» WORK REQUEST A: Copy out the Python notebook below in full, keeping every line as it appears.

In [92]:
from nltk.tokenize import word_tokenize, sent_tokenize
import re
import pandas as pd
from nltk.corpus import stopwords
import string
import nltk
from collections import Counter
from editdistance import D_L_Backtrack, D_L_editDistance

In [1]:
corpusFile = 'data/corpus.txt'
testCorrectFile = 'data/test-words-correct.txt'
testMisspelledFile = 'data/test-words-misspelled.txt'
spellErrorsFile = 'data/spell-errors.txt'

### Read Corpus

In [74]:
def readCorpus(filename):
    raw_corpus = open(filename).read().lower()
    corpus = "".join([char for char in raw_corpus if char not in string.punctuation])
    corpus = re.sub('[\n\t]', ' ', corpus)
    return corpus

### Stopwords Removal

In [79]:
def getTokens(corpus, stopwords):
    tokens = [token for token in word_tokenize(corpus) if token not in stopwordList]
    return tokens

### Frequency Table

In [83]:
def getFrequencyTable(tokens):
    counter = Counter(tokens)

» WORK REQUEST B: From the listing, reproduce word for word the lines starting with the one that contains "Pittsburgh Penguins' Bryan" and going on through the one that contains "Driving through the shallow flood waters".

» EXERCISE INPUTS:
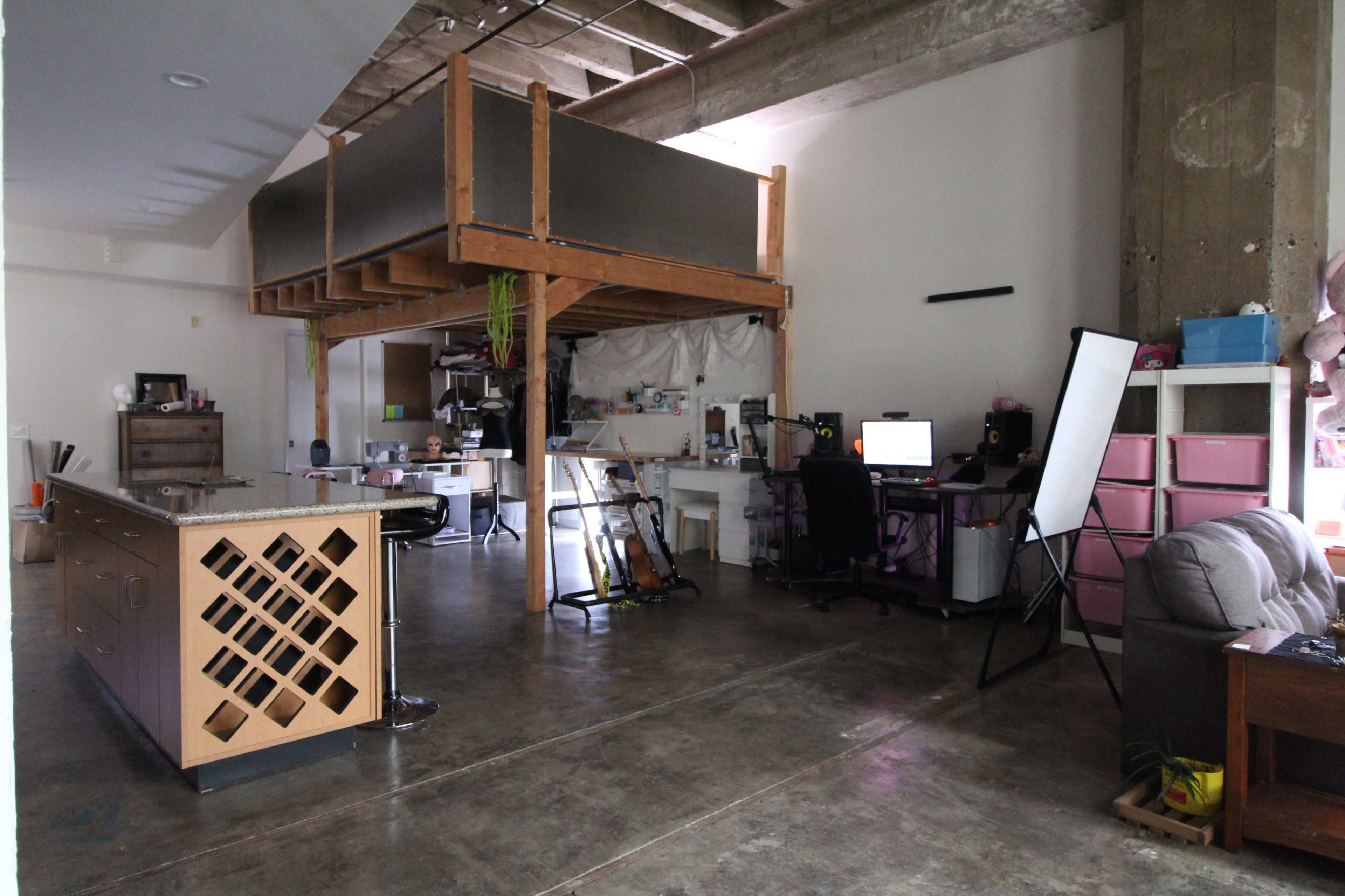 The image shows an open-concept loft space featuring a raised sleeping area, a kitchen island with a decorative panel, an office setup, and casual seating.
--
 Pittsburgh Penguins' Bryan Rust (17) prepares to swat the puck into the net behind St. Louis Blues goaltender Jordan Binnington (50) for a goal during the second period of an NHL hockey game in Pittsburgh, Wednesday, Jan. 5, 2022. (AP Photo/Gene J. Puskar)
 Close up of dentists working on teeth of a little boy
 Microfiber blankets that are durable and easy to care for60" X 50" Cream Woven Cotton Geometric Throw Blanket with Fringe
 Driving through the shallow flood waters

» ANSWER SECTION A:
In [92]:
from nltk.tokenize import word_tokenize, sent_tokenize
import re
import pandas as pd
from nltk.corpus import stopwords
import string
import nltk
from collections import Counter
from editdistance import D_L_Backtrack, D_L_editDistance

In [1]:
corpusFile = 'data/corpus.txt'
testCorrectFile = 'data/test-words-correct.txt'
testMisspelledFile = 'data/test-words-misspelled.txt'
spellErrorsFile = 'data/spell-errors.txt'

### Read Corpus

In [74]:
def readCorpus(filename):
    raw_corpus = open(filename).read().lower()
    corpus = "".join([char for char in raw_corpus if char not in string.punctuation])
    corpus = re.sub('[\n\t]', ' ', corpus)
    return corpus

### Stopwords Removal

In [79]:
def getTokens(corpus, stopwords):
    tokens = [token for token in word_tokenize(corpus) if token not in stopwordList]
    return tokens

### Frequency Table

In [83]:
def getFrequencyTable(tokens):
    counter = Counter(tokens)

» ANSWER SECTION B:
 Pittsburgh Penguins' Bryan Rust (17) prepares to swat the puck into the net behind St. Louis Blues goaltender Jordan Binnington (50) for a goal during the second period of an NHL hockey game in Pittsburgh, Wednesday, Jan. 5, 2022. (AP Photo/Gene J. Puskar)
 Close up of dentists working on teeth of a little boy
 Microfiber blankets that are durable and easy to care for60" X 50" Cream Woven Cotton Geometric Throw Blanket with Fringe
 Driving through the shallow flood waters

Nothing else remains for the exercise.